Document extract:
▼

Explanation of terms from the service agreement and terms and conditions:
1.1. “Service Agreement”: the agreement between Inteqrate and the Client which sets forth the legal relationship between the parties for the provision of services as well as the resulting agreements.
1.2. “Client”: any natural or legal person with whom Inteqrate has entered into a Services Agreement.
1.3. “Inteqrate”: (Chamber of Commerce: 86851314), which provides services to the Client under the Services Agreement.
1.4. “Working Days”: 9:00 to 17:00 (CET / CEST) on weekdays, excluding weekends, Dutch national holidays and days prior to which Inteqrate has announced to be closed.
1.5. “Office hours”: hours between 9:00 and 17:00 (CET / CEST) on weekdays, excluding weekends, Dutch national holidays and days prior to which Inteqrate has announced to be closed.
1.6. “Evening hours”: between 17:00 and 09:00 (CET / CEST) on weekdays, with the exception of weekends, Dutch national holidays and days prior to which Inteqrate has announced to be closed.
1.7 “Weekend”: from Friday 17:00 to Monday 09:00 (CET / CEST).
1.8. “Integration”: a route configured by Inteqrate on the Client’s Alumio platform.
2.1 All rates quoted by Inteqrate are exclusive of VAT and other statutory levies.
2.2 Inteqrate is authorized to adjust its rates per January 1 of each calendar year by up to the percentage of inflation for the previous calendar year based on the consumer price index provided by the Dutch Bureau of Statistics (CBS). Any other intended rate changes will only apply if the parties have agreed to them in writing.
3.1. Extrajudicial dissolution shall be in writing only.
3.2. Either party shall be entitled, without any demand, notice of default or other announcement being required, to dissolve the Service Agreement out of court if:
a. the other party applies for (temporary) suspension of payment or is granted (temporary) suspension of payment;
b. the Other Party applies for its own bankruptcy or is declared bankrupt;
c. the other party’s business is liquidated;
d. the other party ceases its business;
e. a considerable part of the other party’s capital is seized through no fault of the one party, or if the other party must otherwise no longer be deemed capable of fulfilling the obligations under the Service Agreement.
3.3. If, at the time of dissolution, the Client had already received performance under the Services Agreement, it may only partially dissolve that agreement and only in respect of that part that has not yet been performed.
3.4. Amounts that Inteqrate has invoiced to the client prior to the dissolution will continue to be owed to it by the client and will become immediately due and payable at the time of dissolution.
4.1. If the client fails to fulfill a due and payable obligation arising from the Service Agreement in full or in a timely manner, Inteqrate is entitled to suspend its obligations to the client without further notice, without thereby being liable to pay any compensation to the client.

▲

Data provided:
▼

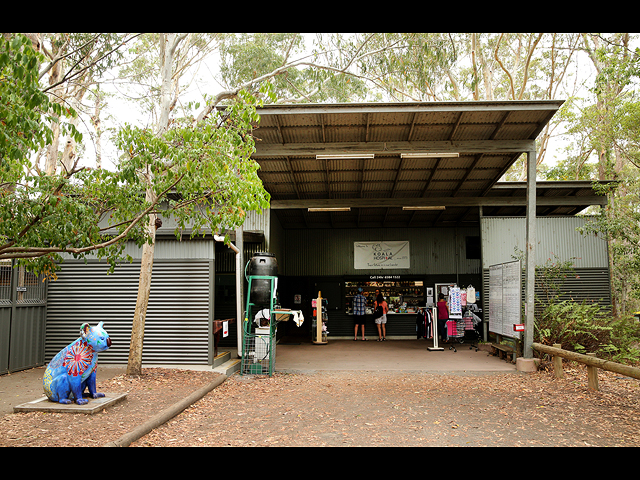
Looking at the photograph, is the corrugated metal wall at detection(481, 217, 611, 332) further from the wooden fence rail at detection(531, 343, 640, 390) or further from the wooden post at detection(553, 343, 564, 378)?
the wooden post at detection(553, 343, 564, 378)

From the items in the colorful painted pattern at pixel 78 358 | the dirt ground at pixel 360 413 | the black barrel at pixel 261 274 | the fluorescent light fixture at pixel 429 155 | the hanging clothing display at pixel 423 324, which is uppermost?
the fluorescent light fixture at pixel 429 155

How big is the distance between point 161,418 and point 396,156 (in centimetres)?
867

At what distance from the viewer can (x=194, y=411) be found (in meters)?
A: 6.88

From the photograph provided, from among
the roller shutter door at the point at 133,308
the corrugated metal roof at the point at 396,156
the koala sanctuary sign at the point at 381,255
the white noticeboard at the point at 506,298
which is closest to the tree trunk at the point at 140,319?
the roller shutter door at the point at 133,308

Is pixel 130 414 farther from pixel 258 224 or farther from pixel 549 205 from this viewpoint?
pixel 549 205

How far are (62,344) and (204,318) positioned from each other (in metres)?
3.14

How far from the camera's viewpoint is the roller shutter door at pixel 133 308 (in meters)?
9.87

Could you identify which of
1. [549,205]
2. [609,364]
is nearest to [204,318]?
[609,364]

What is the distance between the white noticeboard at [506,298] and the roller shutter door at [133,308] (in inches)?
268

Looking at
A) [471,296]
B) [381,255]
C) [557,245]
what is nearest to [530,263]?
[557,245]

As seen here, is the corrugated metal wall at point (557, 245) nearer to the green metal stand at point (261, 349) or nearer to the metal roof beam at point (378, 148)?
the metal roof beam at point (378, 148)

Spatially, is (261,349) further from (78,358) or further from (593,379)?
(593,379)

▲

Problems:
1. From the Inteqrate terms and conditions, extract the passage starting at "2.1 All rates" and ending at "them in writing.".
2. According to the Inteqrate terms and conditions, what period counts as the "Weekend"?
3. Continue the Inteqrate terms and conditions from the point where they stop.

Answers provided:
1.
2.1 All rates quoted by Inteqrate are exclusive of VAT and other statutory levies.
2.2 Inteqrate is authorized to adjust its rates per January 1 of each calendar year by up to the percentage of inflation for the previous calendar year based on the consumer price index provided by the Dutch Bureau of Statistics (CBS). Any other intended rate changes will only apply if the parties have agreed to them in writing.

2. From Friday 17:00 to Monday 09:00 (CET / CEST).

3.
5.1. A party that imputably fails to fulfill one or more of its obligation(s) under the Service Agreement shall be liable to the other party for the direct damage resulting therefrom, subject to the provisions of this Article.
5.2. Liability for indirect or consequential damage, such as turnover or profit not enjoyed, interest or delay damage, missed savings or reputation damage is excluded.
5.3. To the extent that Inteqrate is subject to any (legal) liability – whether based on contractual liability, tort or other legal or non-legal grounds – and Inteqrate is required to compensate any damage, the damage to be compensated will be limited to the invoice amount.
5.4. Inteqrate is never liable for damage caused by third parties. Inteqrate is also never liable for damages resulting from abuse or unauthorized use of the (login) data of the system of the Client.
6.1. A force majeure situation may make it impossible for Inteqrate to perform its work or to perform it in a timely manner, or the work performed may not (continue to) have the quality, which Inteqrate and the Client strive for. Inteqrate is not liable to the Client for any failure to perform the agreement if such failure is the result of force majeure.
6.2. Force majeure includes any shortcoming that cannot be attributed to Inteqrate because it is not due to its fault, or is not for its account by virtue of the law, legal act or common opinion, as well as any situation beyond the reasonable control of Inteqrate.
6.3. Force majeure shall in any case include: strikes, occupation, fire, war, restriction or cessation of supply by public utility companies, non-delivery of necessary materials, services or products by third parties, business disturbance, revolution or a similar situation, riots, illness of enlisted employees and/or third parties, earthquake, water damage, flood, earthquake or other natural disaster.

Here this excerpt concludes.